How are Payday Loans Regulated?
Payday loans are very dangerous because people tend to get stuck in a cycle of having to take out a whole series of loans. Given this danger and the exploitative nature of payday loans you would think that there would be strict regulations about how they operate. In truth the regulations vary dramatically from one place to another. The bottom line is that you really shouldn’t expect any kind of regulation to protect you from these companies.
In almost all cases payday loan companies are regulated by the state government. The result is that the rules can vary dramatically. There are some states that don’t allow payday loan companies to operate at all and others that allow them to operate with almost no regulation at all. The two extremes are both problems, there is clearly a need for payday loan companies so banning them altogether is not really a good idea. On the other hand most of these companies are exploiting borrowers so there needs to be some sort of regulation.
In most cases the rules that do apply are in regards to the interest rates. There is usually a cap on the amount of interest that they can charge. Usually this isn’t limited to just the payday loan companies; it usually applies to all lenders. While this is helpful to borrowers most payday loan companies have found a way around this. Most of the cost of a payday loan is in the form of fees, usually a fee for cashing the check that you have to leave them. This amount is usually not regulated so they can charge whatever they like for this service.
The other area that is usually regulated is the amount that you can borrow. In most cases you will be limited to borrowing no more than half of your net pay on your next check. This is to ensure that you aren’t borrowing more than you can possibly pay back. Again the protection that this provides is very limited. What usually ends up happening is that you keep rolling over your loans. You just end up taking one loan after another since losing half of your next paycheck makes it almost inevitable that you will have to borrow more money.
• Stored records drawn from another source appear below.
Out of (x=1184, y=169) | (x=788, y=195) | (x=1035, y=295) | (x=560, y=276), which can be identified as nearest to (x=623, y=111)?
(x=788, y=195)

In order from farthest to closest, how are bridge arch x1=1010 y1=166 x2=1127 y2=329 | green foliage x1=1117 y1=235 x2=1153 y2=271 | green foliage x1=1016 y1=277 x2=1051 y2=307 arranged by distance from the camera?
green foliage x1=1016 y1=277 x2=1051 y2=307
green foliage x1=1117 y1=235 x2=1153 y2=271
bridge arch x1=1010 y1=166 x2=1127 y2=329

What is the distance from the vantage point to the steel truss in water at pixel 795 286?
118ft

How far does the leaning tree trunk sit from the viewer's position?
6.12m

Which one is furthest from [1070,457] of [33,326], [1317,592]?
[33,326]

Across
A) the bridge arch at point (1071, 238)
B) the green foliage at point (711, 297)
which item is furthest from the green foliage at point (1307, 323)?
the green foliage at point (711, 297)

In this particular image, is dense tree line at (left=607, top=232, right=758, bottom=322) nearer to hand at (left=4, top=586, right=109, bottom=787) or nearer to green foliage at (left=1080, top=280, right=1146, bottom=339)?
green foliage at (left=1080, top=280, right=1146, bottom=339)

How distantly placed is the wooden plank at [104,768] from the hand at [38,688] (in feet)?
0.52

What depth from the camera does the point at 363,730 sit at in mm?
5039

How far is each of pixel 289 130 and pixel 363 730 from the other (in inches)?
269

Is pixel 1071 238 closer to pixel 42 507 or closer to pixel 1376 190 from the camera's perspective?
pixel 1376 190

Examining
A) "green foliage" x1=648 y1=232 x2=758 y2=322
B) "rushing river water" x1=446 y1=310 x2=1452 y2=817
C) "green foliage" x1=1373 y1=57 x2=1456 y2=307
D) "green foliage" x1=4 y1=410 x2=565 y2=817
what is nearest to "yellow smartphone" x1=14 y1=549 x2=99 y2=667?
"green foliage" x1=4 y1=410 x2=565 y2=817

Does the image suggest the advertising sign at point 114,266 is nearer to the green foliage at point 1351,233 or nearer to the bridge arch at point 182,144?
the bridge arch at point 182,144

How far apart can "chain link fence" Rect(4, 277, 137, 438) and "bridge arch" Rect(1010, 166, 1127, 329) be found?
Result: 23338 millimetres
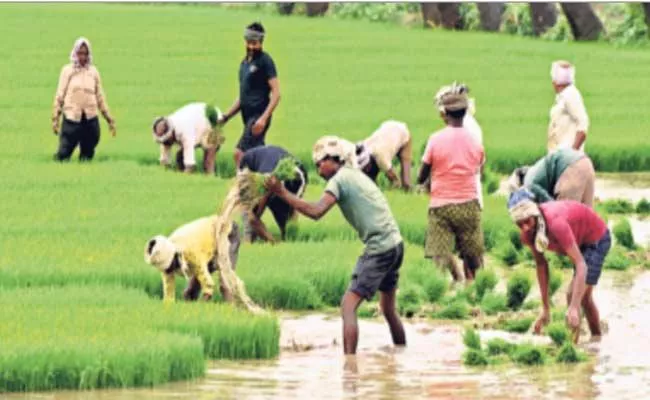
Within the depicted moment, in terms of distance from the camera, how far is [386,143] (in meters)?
20.6

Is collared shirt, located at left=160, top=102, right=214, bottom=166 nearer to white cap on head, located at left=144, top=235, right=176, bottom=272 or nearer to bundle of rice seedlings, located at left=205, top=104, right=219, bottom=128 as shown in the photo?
bundle of rice seedlings, located at left=205, top=104, right=219, bottom=128

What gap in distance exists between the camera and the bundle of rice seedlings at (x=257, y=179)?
44.5 ft

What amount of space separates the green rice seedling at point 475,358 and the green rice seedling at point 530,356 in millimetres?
205

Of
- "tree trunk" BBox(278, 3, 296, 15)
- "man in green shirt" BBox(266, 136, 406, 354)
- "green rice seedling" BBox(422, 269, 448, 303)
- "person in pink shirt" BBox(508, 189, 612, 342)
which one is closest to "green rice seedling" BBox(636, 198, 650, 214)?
"green rice seedling" BBox(422, 269, 448, 303)

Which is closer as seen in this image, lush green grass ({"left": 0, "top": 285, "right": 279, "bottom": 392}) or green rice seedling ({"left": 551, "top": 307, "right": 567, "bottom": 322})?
lush green grass ({"left": 0, "top": 285, "right": 279, "bottom": 392})

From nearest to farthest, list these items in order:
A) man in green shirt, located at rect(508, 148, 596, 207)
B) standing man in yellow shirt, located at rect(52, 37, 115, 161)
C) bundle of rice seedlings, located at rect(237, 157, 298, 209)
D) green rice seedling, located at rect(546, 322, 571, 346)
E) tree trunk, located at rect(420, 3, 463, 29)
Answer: green rice seedling, located at rect(546, 322, 571, 346), bundle of rice seedlings, located at rect(237, 157, 298, 209), man in green shirt, located at rect(508, 148, 596, 207), standing man in yellow shirt, located at rect(52, 37, 115, 161), tree trunk, located at rect(420, 3, 463, 29)

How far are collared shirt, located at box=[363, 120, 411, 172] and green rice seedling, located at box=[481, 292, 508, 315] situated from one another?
520 centimetres

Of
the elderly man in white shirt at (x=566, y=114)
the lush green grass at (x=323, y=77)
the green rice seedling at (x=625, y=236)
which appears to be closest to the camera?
the elderly man in white shirt at (x=566, y=114)

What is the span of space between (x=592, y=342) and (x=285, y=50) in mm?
29627

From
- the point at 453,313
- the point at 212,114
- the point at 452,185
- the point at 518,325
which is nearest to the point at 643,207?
the point at 212,114

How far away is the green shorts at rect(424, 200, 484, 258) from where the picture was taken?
52.5 ft

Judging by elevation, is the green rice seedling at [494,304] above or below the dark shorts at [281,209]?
below

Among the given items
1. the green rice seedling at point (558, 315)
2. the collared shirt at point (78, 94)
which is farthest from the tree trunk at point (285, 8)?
the green rice seedling at point (558, 315)

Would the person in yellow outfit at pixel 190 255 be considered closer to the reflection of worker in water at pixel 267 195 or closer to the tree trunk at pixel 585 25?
the reflection of worker in water at pixel 267 195
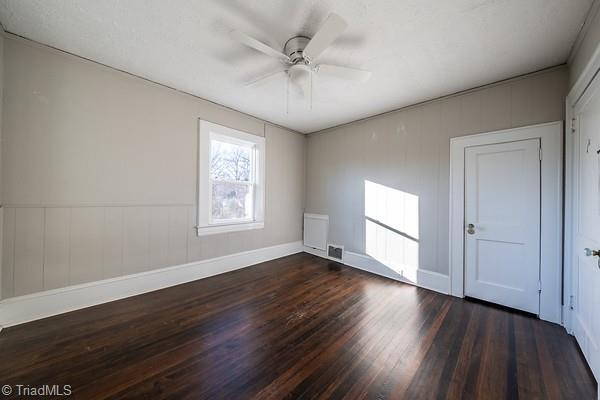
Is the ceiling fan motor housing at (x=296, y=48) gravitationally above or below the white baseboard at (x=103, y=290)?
above

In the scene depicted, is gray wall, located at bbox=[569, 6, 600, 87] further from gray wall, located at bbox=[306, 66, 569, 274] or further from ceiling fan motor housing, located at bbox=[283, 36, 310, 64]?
ceiling fan motor housing, located at bbox=[283, 36, 310, 64]

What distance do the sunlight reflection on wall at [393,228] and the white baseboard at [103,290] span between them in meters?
2.23

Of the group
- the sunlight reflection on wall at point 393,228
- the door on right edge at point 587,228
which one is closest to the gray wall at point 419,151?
the sunlight reflection on wall at point 393,228

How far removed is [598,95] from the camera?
1.54 m

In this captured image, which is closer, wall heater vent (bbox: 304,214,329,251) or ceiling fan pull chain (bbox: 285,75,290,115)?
ceiling fan pull chain (bbox: 285,75,290,115)

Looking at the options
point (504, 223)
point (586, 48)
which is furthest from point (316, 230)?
point (586, 48)

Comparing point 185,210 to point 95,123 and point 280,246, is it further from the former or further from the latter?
point 280,246

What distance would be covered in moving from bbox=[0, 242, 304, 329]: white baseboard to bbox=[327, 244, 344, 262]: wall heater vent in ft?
5.22

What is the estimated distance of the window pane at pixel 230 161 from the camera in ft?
11.2

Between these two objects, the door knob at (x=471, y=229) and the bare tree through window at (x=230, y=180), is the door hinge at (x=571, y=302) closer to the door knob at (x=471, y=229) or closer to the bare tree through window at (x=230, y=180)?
the door knob at (x=471, y=229)

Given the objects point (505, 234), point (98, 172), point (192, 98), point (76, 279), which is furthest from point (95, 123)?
point (505, 234)

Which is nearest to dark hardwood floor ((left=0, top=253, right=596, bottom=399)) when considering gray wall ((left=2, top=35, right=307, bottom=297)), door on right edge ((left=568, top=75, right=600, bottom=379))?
door on right edge ((left=568, top=75, right=600, bottom=379))

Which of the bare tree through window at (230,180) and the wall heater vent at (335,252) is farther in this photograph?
the wall heater vent at (335,252)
One area where a lot of states are starting to apply more regulation is in requiring payday loan companies to be more forthcoming about the total cost of the loan. In the past the ads would talk about the interest and then include a little note about fees without ever explaining what these are. The result was that most people had no idea how much a payday loan was costing them. Many states now require that the payday loan companies clearly display the total amount that the loan will cost in their ads. This makes it more obvious just how much these loans cost.